• La Grand-mère

    La Grand-mère

    « Dors-tu ?... réveille-toi, mère de notre mère !
    Car ton sommeil souvent ressemble à ta prière.
    Mais, ce soir, on dirait la madone de pierre ;
    Ta lèvre est immobile et ton souffle est muet.

    « Pourquoi courber ton front plus bas que de coutume ?
    Quel mal avons-nous fait, pour ne plus nous chérir ?
    Vois, la lampe pâlit, l'âtre scintille et fume ;
    Si tu ne parles pas, le feu qui se consume,
    Et la lampe, et nous deux, nous allons tous mourir !

    « Tu nous trouveras morts près de la lampe éteinte.
    Alors que diras-tu quand tu t'éveilleras ?
    Tes enfants à leur tour seront sourds à ta plainte.
    Pour nous rendre la vie, en invoquant ta sainte,
    Il faudrait bien longtemps nous serrer dans tes bras.
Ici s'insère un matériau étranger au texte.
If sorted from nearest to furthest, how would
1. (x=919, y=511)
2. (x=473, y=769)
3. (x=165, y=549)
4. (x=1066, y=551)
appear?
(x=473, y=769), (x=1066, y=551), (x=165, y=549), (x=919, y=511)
    « Donne-nous donc tes mains dans nos mains réchauffées,
    Chante-nous quelque chant de pauvre troubadour.
    Dis-nous ces chevaliers qui, servis par les fées,
    Pour bouquets à leur dame apportaient des trophées,
    Et dont le cri de guerre était un nom d'amour.

    « Dis-nous quel divin signe est funeste aux fantômes ;
    Quel ermite dans l'air vit Lucifer volant ;
    Quel rubis étincelle au front du roi des gnomes ;
    Et si le noir démon craint plus, dans ses royaumes,
    Les psaumes de Turpin que le fer de Roland.

    « Ou montre-nous ta bible, et les belles images,
    Le ciel d'or, les saints bleus, les saintes à genoux,
    L'enfant Jésus, la crèche, et le bœuf et les mages ;
    Fais-nous lire du doigt, dans le milieu des pages,
    Un peu de ce latin, qui parle à Dieu de nous.

    « Mère !... Hélas ! par degrés s'affaisse la lumière,
    L'ombre joyeuse danse autour du noir foyer,
    Les esprits vont peut-être entrer dans la chaumière...
    Oh ! sors de ton sommeil, interromps ta prière ;
    Toi qui nous rassurais, veux-tu nous effrayer ?

    « Dieu ! que tes bras sont froids ! rouvre les yeux... Naguère
    Tu nous parlais d'un monde où nous mènent nos pas,
    Et de ciel, et de tombe, et de vie éphémère,
    Tu parlais de la mort ;... dis-nous, ô notre mère,
    Qu'est-ce donc que la mort ?... - Tu ne nous réponds pas ! »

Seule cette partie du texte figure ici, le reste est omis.